▸ Given problem 1
According to the forum excerpt on lighting a starship model, what does ClubTepes suggest using on the inside of the nacelle domes?
▸ Given problem 2
Pick up the forum excerpt on lighting a starship model right after its final sentence and write the next part of the thread.

▸ Document extract
I sprayed a couple coats of dullcoat on the outside of the domes also painted the inner domes transparent orange and dulcoated over that.

I did light the hangar bay but kinda messed it up. I forgot to light block the hangar floor so the led that lights the fantail glows through the hanger floor just inside the doors. It kinda looks like a flood light aimed at the floor. you can see it in this pic.











You can also see the flashing lights towards front end of the hangar. I'll just tell folks that those are warning lights that a shuttle craft is approaching.
By the time I realized what I had done, it was already assembled and painted, no way was I going to tear it all apart to fix it.

The hangar was a tight fit with the lights, mostly because of the excess wire. they designed in enough space in front of the hangar for the wires
but it was still tight
Also make sure that you trim out the center part of the observation thingie over the hangar door or the flat led that goes there won't have enough room.


----------



## ClubTepes

jaws62666 said:


> Great job:thumbsup: How did you frost your outer nacelle domes. I sprayed matte coat inside one and it is way too foggy with hot spots seen when lit. Im thinking of just dipping it in clear orange. Also did you light the hangar with the light kit, and how did you approach fitting the hangar with the lights in it


Spraying dullcote on the inside of the domes can be tricky as it can 'pool' very quickly in there.

I suggest fine steel wool for the inside and dullcote on the outside.

For those thinking of tinting your domes 'amber', obviously you can use Tamiya if you like. 

But if you don't have a LHS that carries Tamiya, I've had good luck experimenting using food coloring with 'future'.
Both available at your LGS (local grocery store)

▸ Data entries
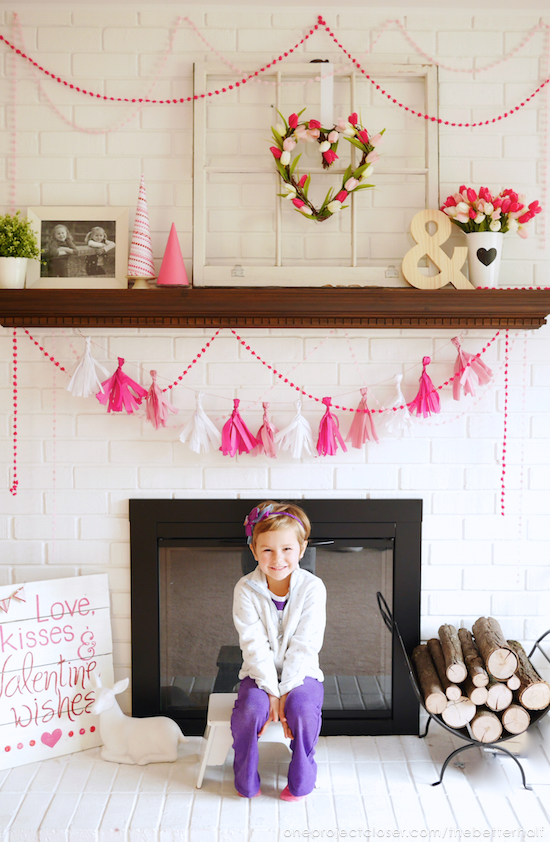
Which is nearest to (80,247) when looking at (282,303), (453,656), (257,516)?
(282,303)

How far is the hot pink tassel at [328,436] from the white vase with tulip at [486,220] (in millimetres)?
604

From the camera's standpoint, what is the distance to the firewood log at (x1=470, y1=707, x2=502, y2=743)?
71.2 inches

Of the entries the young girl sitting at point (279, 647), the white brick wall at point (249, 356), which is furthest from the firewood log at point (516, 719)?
the young girl sitting at point (279, 647)

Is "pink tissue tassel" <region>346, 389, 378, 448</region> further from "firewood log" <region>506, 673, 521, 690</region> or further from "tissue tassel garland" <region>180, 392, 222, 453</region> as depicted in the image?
"firewood log" <region>506, 673, 521, 690</region>

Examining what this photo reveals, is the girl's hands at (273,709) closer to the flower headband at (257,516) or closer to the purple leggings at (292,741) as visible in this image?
the purple leggings at (292,741)

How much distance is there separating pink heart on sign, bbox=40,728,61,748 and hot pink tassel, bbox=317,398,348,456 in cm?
118

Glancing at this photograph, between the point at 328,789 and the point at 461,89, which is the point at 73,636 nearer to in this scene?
the point at 328,789

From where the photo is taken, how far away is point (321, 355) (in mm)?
2076

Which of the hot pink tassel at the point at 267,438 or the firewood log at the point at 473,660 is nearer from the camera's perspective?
the firewood log at the point at 473,660

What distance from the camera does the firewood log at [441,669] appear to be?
5.90ft

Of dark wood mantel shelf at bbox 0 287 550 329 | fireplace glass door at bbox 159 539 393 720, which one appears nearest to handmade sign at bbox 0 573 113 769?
fireplace glass door at bbox 159 539 393 720

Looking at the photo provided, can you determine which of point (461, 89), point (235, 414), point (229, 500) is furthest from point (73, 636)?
point (461, 89)

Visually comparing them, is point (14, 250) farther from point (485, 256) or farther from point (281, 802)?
point (281, 802)

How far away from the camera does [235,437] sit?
1990 mm
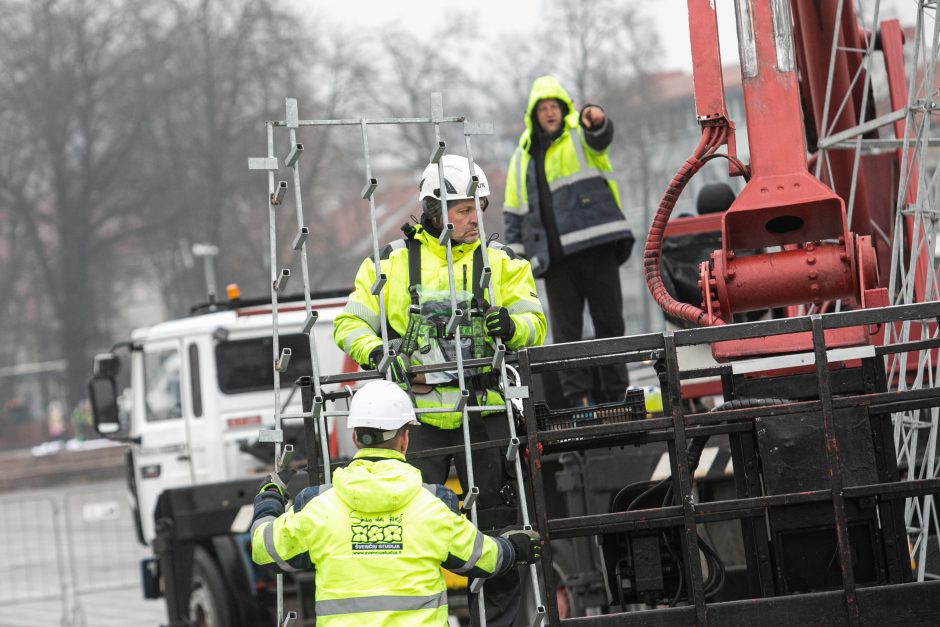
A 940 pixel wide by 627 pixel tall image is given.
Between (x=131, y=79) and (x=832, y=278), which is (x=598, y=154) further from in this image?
(x=131, y=79)

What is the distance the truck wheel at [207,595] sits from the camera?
1066cm

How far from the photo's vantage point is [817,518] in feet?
18.6

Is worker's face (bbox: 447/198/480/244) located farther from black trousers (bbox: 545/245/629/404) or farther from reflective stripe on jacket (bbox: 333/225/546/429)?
black trousers (bbox: 545/245/629/404)

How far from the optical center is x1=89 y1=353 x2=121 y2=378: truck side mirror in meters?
11.6

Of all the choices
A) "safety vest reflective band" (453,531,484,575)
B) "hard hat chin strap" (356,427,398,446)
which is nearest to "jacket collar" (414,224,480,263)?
"hard hat chin strap" (356,427,398,446)

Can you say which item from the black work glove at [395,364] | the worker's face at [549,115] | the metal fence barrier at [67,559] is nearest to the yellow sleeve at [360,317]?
the black work glove at [395,364]

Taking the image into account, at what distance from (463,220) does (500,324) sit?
568 millimetres

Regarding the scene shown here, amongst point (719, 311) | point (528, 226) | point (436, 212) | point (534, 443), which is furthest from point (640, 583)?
point (528, 226)

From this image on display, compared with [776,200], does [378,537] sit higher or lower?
lower

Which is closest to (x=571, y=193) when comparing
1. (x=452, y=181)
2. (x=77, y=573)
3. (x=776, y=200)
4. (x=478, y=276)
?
(x=776, y=200)

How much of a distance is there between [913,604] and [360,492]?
2196 mm

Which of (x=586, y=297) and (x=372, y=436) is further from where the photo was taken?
(x=586, y=297)

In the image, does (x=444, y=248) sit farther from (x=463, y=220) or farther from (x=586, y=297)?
(x=586, y=297)

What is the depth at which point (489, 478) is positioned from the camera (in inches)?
238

▸ Final answer 1
Fine steel wool.

▸ Final answer 2
The dye doesn't fade and you can mix your own colors.


----------



## Ggg300

I used the AS2 from Tamiya, thought it might be a little dark at first, but I'm really happy with how it turned out. Also used Steel wool on the inside of the outer dome and on the inner dome. Then dulcoat on the outside when it was all assembled.


----------



## Gary7

Ggg300 said:


> I used the AS2 from Tamiya, thought it might be a little dark at first, but I'm really happy with how it turned out. Also used Steel wool on the inside of the outer dome and on the inner dome. Then dulcoat on the outside when it was all assembled.


Awesome, got some more pics? Nice looking Serenity, too.


----------



## RossW

Ggg300 said:


> I used the AS2 from Tamiya, thought it might be a little dark at first, but I'm really happy with how it turned out. Also used Steel wool on the inside of the outer dome and on the inner dome. Then dulcoat on the outside when it was all assembled.


Looks great!


----------



## Ggg300

Ggg300 said:


> I used the AS2 from Tamiya, thought it might be a little dark at first, but I'm really happy with how it turned out. Also used Steel wool on the inside of the outer dome and on the inner dome. Then dulcoat on the outside when it was all assembled.


Thanks, can't take credit for Serenity, that's the Little Damn Heroes Maquette, but I really like her. Here's a few more pics, one from behind and above, the other of the shuttle deck. Didn't get the red lines on top of the hull as straight as I'd like, but still overall happy with the result.


----------



## Proper2

Ggg300 said:


> Thanks, can't take credit for Serenity, that's the Little Damn Heroes Maquette, but I really like her. Here's a few more pics, one from behind and above, the other of the shuttle deck. Didn't get the red lines on top of the hull as straight as I'd like, but still overall happy with the result.



Very nice. That shuttle bay looks awesome! I wish I can get my hands on a 1:350 Galileo for my MR E even though the bay doors are shut.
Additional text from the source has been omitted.